Pasal 19
BAB 2 — PELAKSANAAN PEMANTAUAN
(1) Pemantauan terhadap Anak penyandang disabilitas sebagaimana dimaksud dalam Pasal 7 huruf l meliputi: a. perlakuan secara manusiawi sesuai dengan martabat dan Hak Anak; b. pemenuhan kebutuhan khusus;
c. perlakuan yang sama dengan Anak lainnya untuk mencapai integrasi sosial sepenuh mungkin dan pengembangan individu; d. pendampingan sosial; e. habilitasi dan rehabilitasi; dan f. penyediaan akomodasi yang layak. (2) Perlakuan secara manusiawi sesuai dengan martabat dan Hak Anak sebagaimana dimaksud pada ayat (1) huruf a dilakukan melalui: a.
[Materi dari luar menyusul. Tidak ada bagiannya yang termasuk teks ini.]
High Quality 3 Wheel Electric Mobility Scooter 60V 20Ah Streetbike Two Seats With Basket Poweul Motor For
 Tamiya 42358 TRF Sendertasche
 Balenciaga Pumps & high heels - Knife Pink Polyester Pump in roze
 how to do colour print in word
Pemenuhan Hak Anak; b. perlindungan dari kekerasan; c. penghormatan atas integritas mental dan fisiknya berdasarkan kesamaan dengan orang lain; dan d. perawatan dan pengasuhan oleh keluarga atau keluarga pengganti untuk tumbuh kembang secara optimal. (3) Pemenuhan kebutuhan khusus sebagaimana dimaksud pada ayat (1) huruf b dilakukan melalui: a. aksesibilitas fisik dan nonfisik; dan b. pemberian layanan yang dibutuhkan termasuk obat- obatan. (4) Perlakuan yang sama sebagaimana dimaksud pada ayat (1) huruf c dilakukan melalui: a. perlakuan nondiskriminasi; b. pelibatan Anak dalam menyampaikan pandangan sesuai kebutuhan; dan c. pemberian akses untuk mengembangkan diri serta mendayagunakan seluruh kemampuan sesuai bakat dan minat yang dimiliki. (5) Pendampingan sosial sebagaimana dimaksud pada ayat (1) huruf d dilakukan melalui interaksi dinamis antara pekerja sosial dengan anak penyandang disabilitas untuk bersama-sama menghadapi dan memecahkan masalah sosial yang dihadapi Anak penyandang disabilitas.
(6) Habilitasi dan rehabilitasi serta penyediaan akomodasi yang layak sebagaimana dimaksud pada ayat (1) huruf e dan huruf f dilakukan sesuai dengan ketentuan peraturan perundang-undangan.